■ WHAT THIS EXERCISE ASKS ■
• 1. Could you copy the passage on Novo Nordisk's undisclosed sponsorship word for word, between "Jørgensen said Novo’s" and "any further action.", inclusive?
• 2. How would the article on Novo Nordisk's undisclosed sponsorship go on from its final sentence?

━━ PASSAGE ━━

The chief executive of pharma group Novo Nordisk has apologised for breaking the UK industry code by failing to disclose its sponsorship of obesity and weight management training courses for healthcare professionals that also promoted its weight loss drug.
Lars Fruergaard Jorgensen said the company “sincerely apologises” that its branding was missing from a LinkedIn post promoting online weight loss webinars and e-learning modules that Novo Nordisk said it sponsored from February 2020 to December 2021.
The webinars, which were viewed by thousands of healthcare professionals, preferentially included positive information about Novo’s weight loss drug Saxenda that the self-regulatory watchdog deemed a “disguised” large-scale promotional campaign.
Jørgensen said Novo’s failure to disclose its sponsorship was a “mistake”.
“It should have said that it was sponsored by Novo and it did not. And that of course, could make people draw the wrong conclusions,” he told the Financial Times.
The industry self-regulatory body published a strongly worded reprimand last year, saying it was “concerned about the company’s compliance culture . . . internal governance systems and processes, and a perceived naivety and lack of accountability from Novo Nordisk”.
It also said it was concerned about “the potential impact on patient safety” because the webinars, which were run by a third-party provider but sponsored by Novo, included side effects of rival drugs but not of Saxenda.
The Association of the British Pharmaceutical Industry is in the process of auditing Novo over the breach and deciding whether to take any further action.
Pinder Sahota, general manager of Novo Nordisk UK, stepped down this month from his role as president of the ABPI, saying he did not want the audit to become a “distraction” from the group’s “vital work”. Novo said it has been assisting with the audit.

━━━
━━ EXERCISE DATA ━━

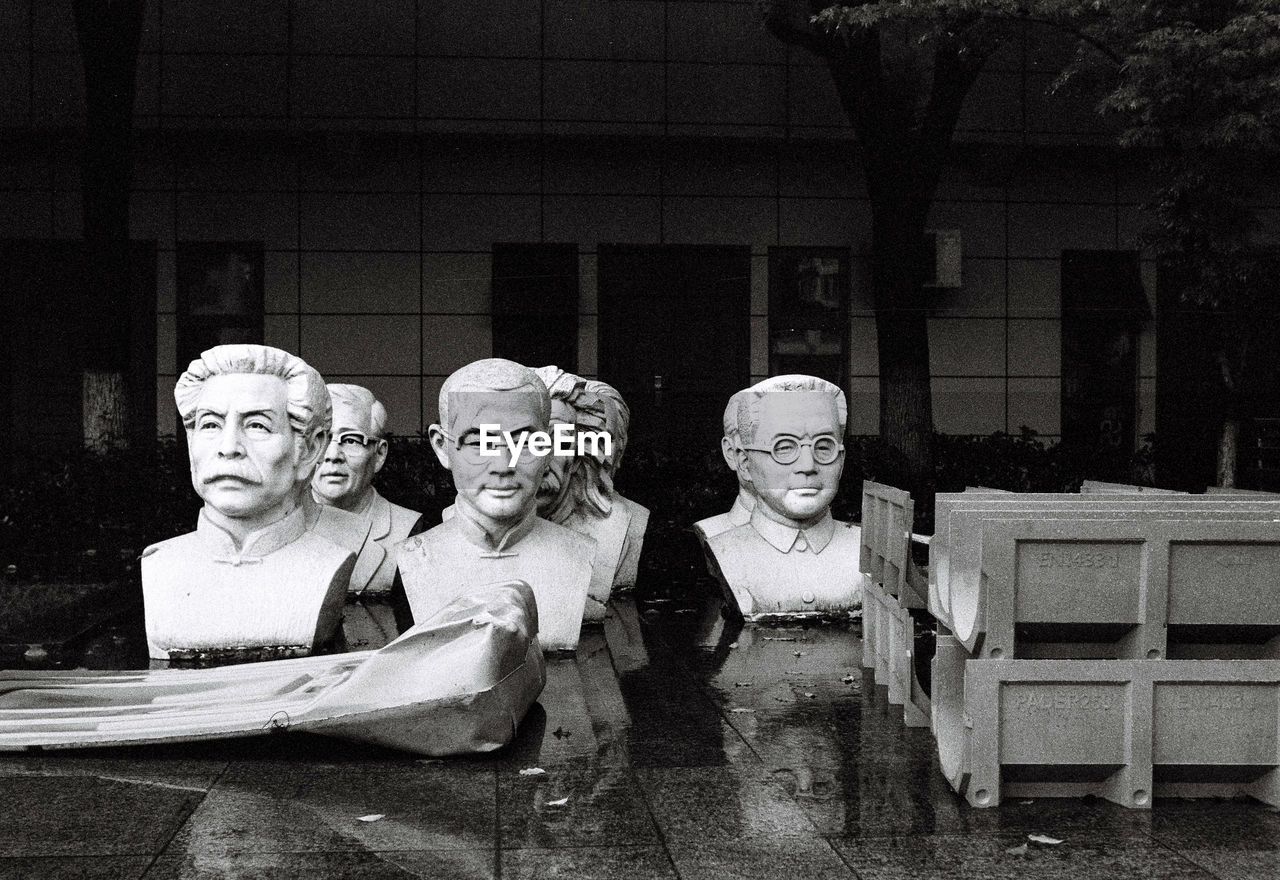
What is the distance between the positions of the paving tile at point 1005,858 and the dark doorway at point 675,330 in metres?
7.58

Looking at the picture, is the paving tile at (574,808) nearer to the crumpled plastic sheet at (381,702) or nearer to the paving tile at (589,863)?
the paving tile at (589,863)

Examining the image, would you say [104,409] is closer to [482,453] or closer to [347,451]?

━━━

■ WRITTEN RESPONSES ■
• 1.
Jørgensen said Novo’s failure to disclose its sponsorship was a “mistake”.
“It should have said that it was sponsored by Novo and it did not. And that of course, could make people draw the wrong conclusions,” he told the Financial Times.
The industry self-regulatory body published a strongly worded reprimand last year, saying it was “concerned about the company’s compliance culture . . . internal governance systems and processes, and a perceived naivety and lack of accountability from Novo Nordisk”.
It also said it was concerned about “the potential impact on patient safety” because the webinars, which were run by a third-party provider but sponsored by Novo, included side effects of rival drugs but not of Saxenda.
The Association of the British Pharmaceutical Industry is in the process of auditing Novo over the breach and deciding whether to take any further action.

• 2.
Alison Dennis, a partner who co-heads the life sciences division at law firm Taylor Wessing, said while UK financial penalties for breaking the industry code can be as little as £4,000, any suspension of Novo Nordisk from the ABPI would be a rare “public reprimand”.
“It is public that you have been doing things wrong and that affects credibility in important relationships like sales representatives going into doctors’ offices,” she said.
In 2020 and 2021, the watchdog received an average of 147 complaints about drugmakers a year, finding industry code breaches in two-thirds of cases. Seven companies have been suspended from the ABPI for breaching the code since the 1980s.
Sidney Wolfe, a founder and senior adviser of health research group Public Citizen, said there is a long history of pharmaceutical companies running secretive marketing campaigns under the pretence of providing education.
“Unfortunately, because the penalties for engaging in such behaviour are rarely a deterrent for companies, these potentially illegal but profitable activities will continue to be part of companies’ business model without larger penalties and successful prosecutions of company executives,” he said.
Novo Nordisk is in the process of bringing another weight loss drug, Wegovy, to market. It helped patients lose far more weight than Saxenda in a trial but, while patients are eager to try new weight loss drugs, clinicians are far more used to prescribing diet and exercise.
Jørgensen said: “It’s really important to understand that unless there is investment in educating physicians, there is a risk that physicians are not being updated on the latest advancements. And that’s where, of course, there’s a fine line about how you do that.”